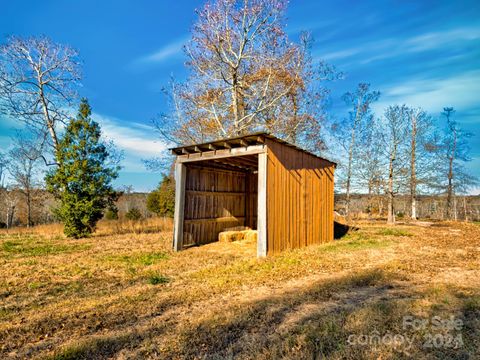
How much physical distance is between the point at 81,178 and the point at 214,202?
6354 mm

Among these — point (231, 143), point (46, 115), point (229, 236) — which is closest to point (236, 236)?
point (229, 236)

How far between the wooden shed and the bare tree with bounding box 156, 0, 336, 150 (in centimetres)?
393

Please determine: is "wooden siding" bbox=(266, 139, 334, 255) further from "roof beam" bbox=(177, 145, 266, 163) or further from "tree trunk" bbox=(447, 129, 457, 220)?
"tree trunk" bbox=(447, 129, 457, 220)

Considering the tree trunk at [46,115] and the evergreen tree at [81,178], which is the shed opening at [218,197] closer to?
the evergreen tree at [81,178]

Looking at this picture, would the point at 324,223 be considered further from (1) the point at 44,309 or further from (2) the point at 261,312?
(1) the point at 44,309

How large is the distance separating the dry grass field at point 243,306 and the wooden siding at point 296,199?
84 cm

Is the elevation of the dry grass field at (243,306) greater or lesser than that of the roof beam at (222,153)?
lesser

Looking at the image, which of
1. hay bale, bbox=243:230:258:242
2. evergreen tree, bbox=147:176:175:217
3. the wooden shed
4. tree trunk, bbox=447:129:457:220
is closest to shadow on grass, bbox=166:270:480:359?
the wooden shed

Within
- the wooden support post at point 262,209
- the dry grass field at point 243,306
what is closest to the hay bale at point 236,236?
the dry grass field at point 243,306

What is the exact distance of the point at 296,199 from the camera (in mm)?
8828

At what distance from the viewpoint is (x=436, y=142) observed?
21266 millimetres

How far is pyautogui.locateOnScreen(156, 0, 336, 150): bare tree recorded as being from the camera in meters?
12.8

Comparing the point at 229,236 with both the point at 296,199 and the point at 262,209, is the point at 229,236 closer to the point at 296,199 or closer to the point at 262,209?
the point at 296,199

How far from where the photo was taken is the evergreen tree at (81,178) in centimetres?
1262
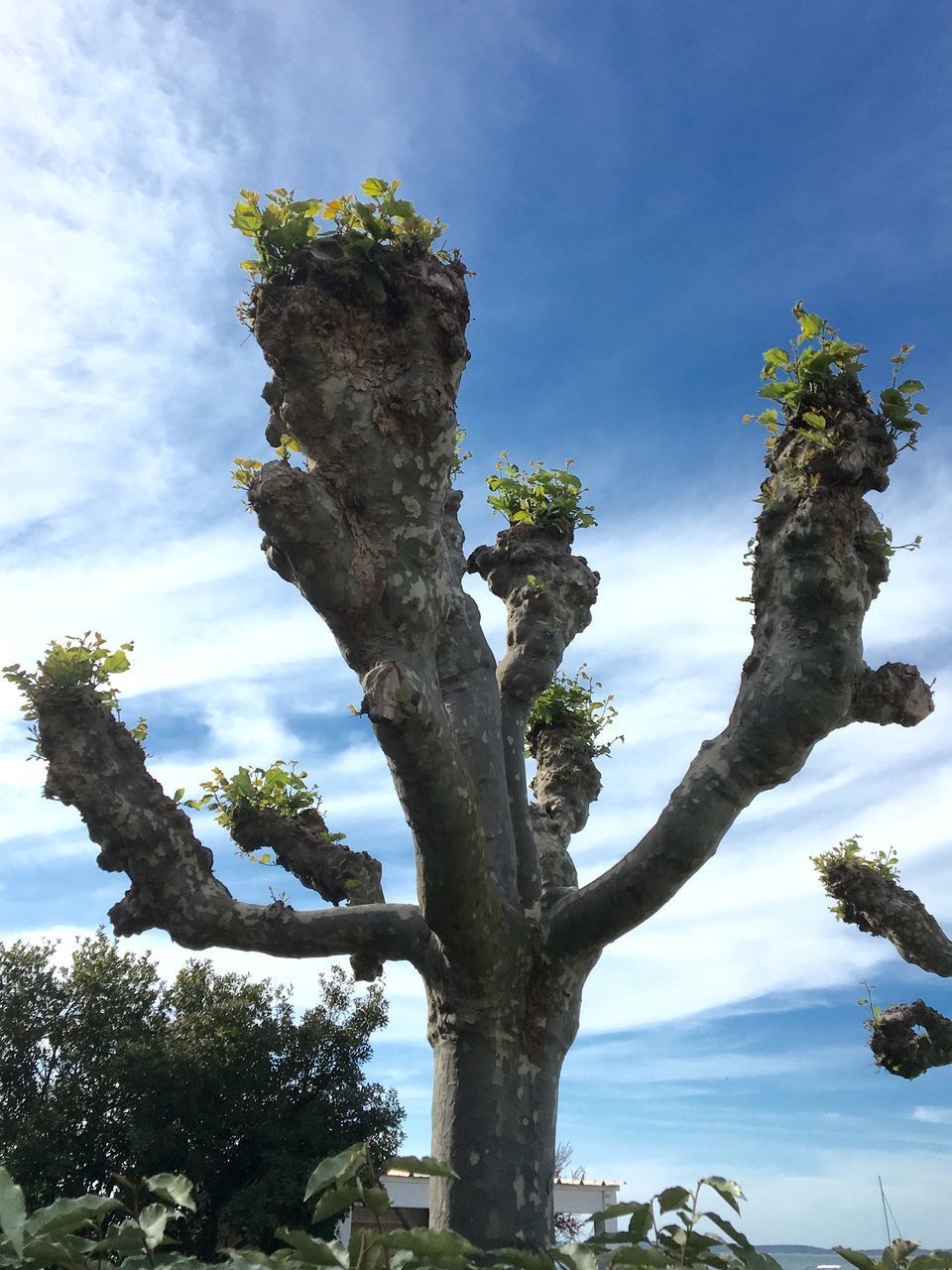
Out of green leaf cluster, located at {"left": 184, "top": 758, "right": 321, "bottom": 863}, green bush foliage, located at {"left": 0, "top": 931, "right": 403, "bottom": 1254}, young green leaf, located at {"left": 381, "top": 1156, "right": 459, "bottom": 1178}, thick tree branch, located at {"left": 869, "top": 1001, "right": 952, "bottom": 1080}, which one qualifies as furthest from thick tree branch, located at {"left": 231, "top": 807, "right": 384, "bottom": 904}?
green bush foliage, located at {"left": 0, "top": 931, "right": 403, "bottom": 1254}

- **WHAT NEEDS TO BE DONE**
Write out the lines from the line with "Out of green" up to and including the last line, with nothing changed.

- **ANSWER TO THIS TASK**
Out of green leaf cluster, located at {"left": 184, "top": 758, "right": 321, "bottom": 863}, green bush foliage, located at {"left": 0, "top": 931, "right": 403, "bottom": 1254}, young green leaf, located at {"left": 381, "top": 1156, "right": 459, "bottom": 1178}, thick tree branch, located at {"left": 869, "top": 1001, "right": 952, "bottom": 1080}, which one qualifies as furthest from thick tree branch, located at {"left": 231, "top": 807, "right": 384, "bottom": 904}?
green bush foliage, located at {"left": 0, "top": 931, "right": 403, "bottom": 1254}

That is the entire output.